Pak under AIDs attack


INADEQUATE measures for curtailing HIV/AIDs have brought embarrassment to Pakistan as the United Nations has put it on the list of eleven countries that have the highest prevalence of disease: 13 per cent in its latest report. It is the highest ratio of HIV prevalence the country has touched during the last decade raising concerns among global health partners.
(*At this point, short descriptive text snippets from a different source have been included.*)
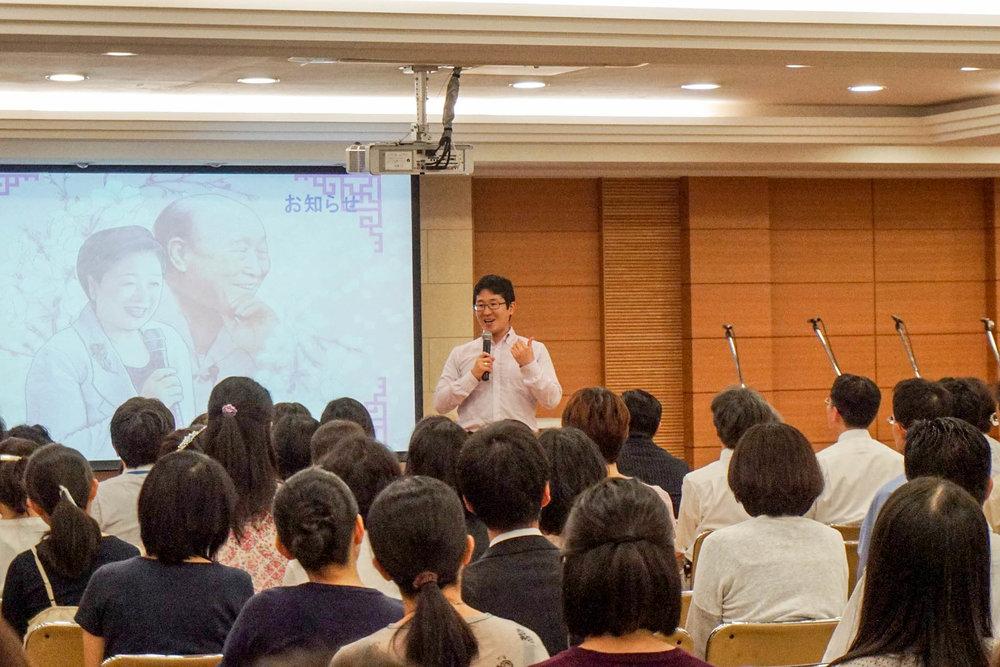 Naokimi giving a Sunday Service sermon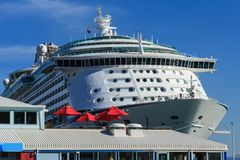 Massive Cruise Liner With Dockside Restaurant in Foreground. An enormous cruise liner dwarfs the roof and red shade umbrellas of a restaurant. This image was royalty free stock photos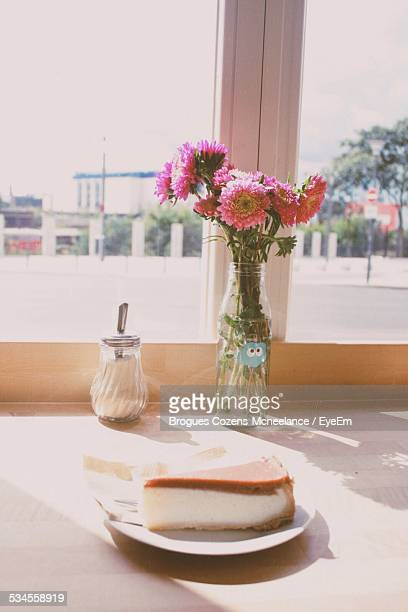 Cheesecake With Flower In Bottle On Window Sill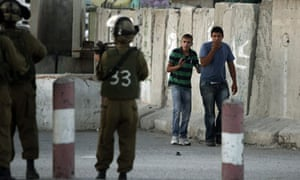 Palestinians pass near an Israeli checkpoint in the West Bank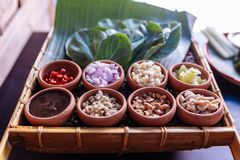 Thai appetizer called `Miang Kham`, some of nutritious snack wrapped in leaves with a sweet and salty sauce.  Stock Photo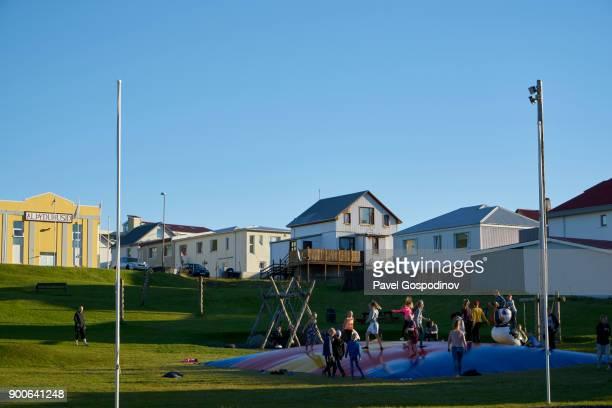 Kids playing on a playground in Vestmannaeyjar (Heimaey town), Heimaey Island, Iceland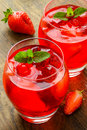 Coctail refreshing summer drink with strawberry in jug and glasses on the vintage wooden table Stock Photography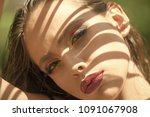 woman with shadow on face on...   Shutterstock . vector #1091067908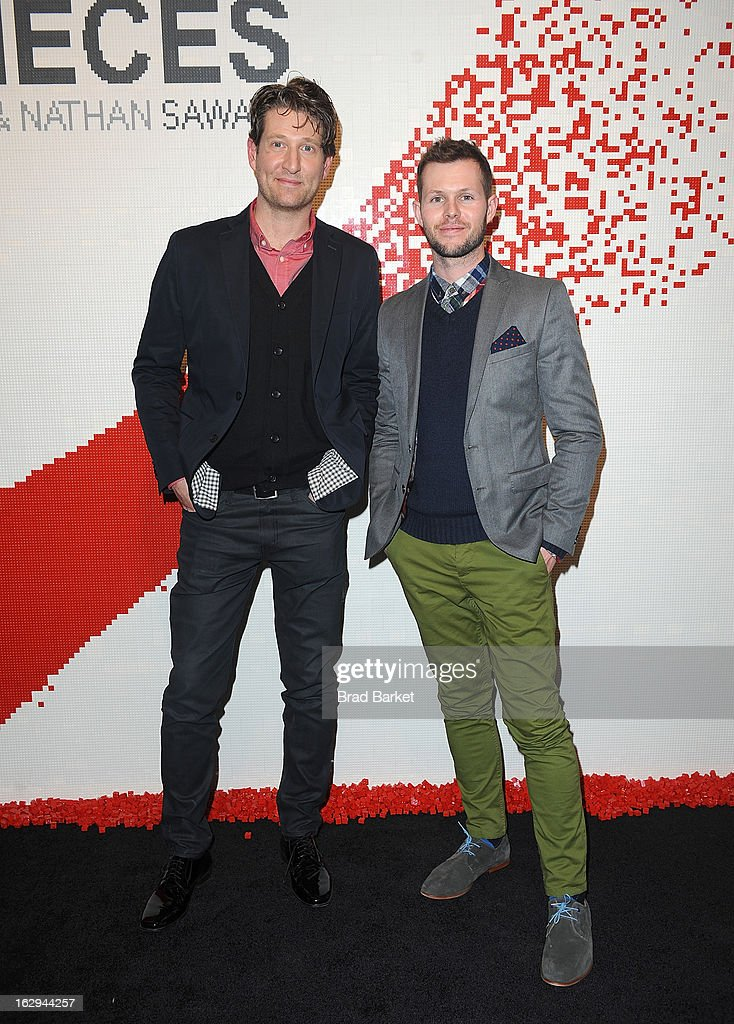 Artist Nathan Sawaya(L) and Dean West attend the In Pieces Exhibition Opening at Openhouse Gallery on March 1, 2013 in New York City.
The UNAIDs-2019 analysis revealed that the world is on track to end the AIDs epidemic by 2030 but Pakistan is amongst the countries where ratio of new AIDs cases saw a sharp increase. It is the same kind of situation that we have witnessed in polio cases. Whilst the world has gotten rid of polio, Pakistan is only amongst the three countries where this crippling virus still exists and is taking its toll on our children. Now increase in HIV/AIDs cases should ring alarm bells in the relevant quarters and federal and provincial governments should coordinate efforts to reverse this trend. National AIDS Control Programme established back in 1986-87 needs to be further strengthened which should take on board the provinces to meet the challenge. Without proper attention and intervention immediately, the HIV emergence can develop into full-blown cases of AIDS, one of the most miserable conditions a person can endure. Quite recently, we also saw the high prevalence of HIV/AIDs in Larkana district of Sindh province which triggered fright and uncertainty amongst the masses. Firstly, there is need to launch a proper awareness programmes using different mediums to minimize the infection of HIV/AIDs. This outbreak should be taken as a health emergency and there is need to act fast against medical malpractices including unsafe blood transfusion. Crackdown should be launched against quacks and unlicensed medical practitioners. The people also need to be careful be it the use of syringes or the blades. There is also need to do away with taboos surrounding the sexual health and practices that make it difficult for those suffering from this dangerous disease to seek medical help. Stigma attached to the disease needs also to be addressed in order to check its rise.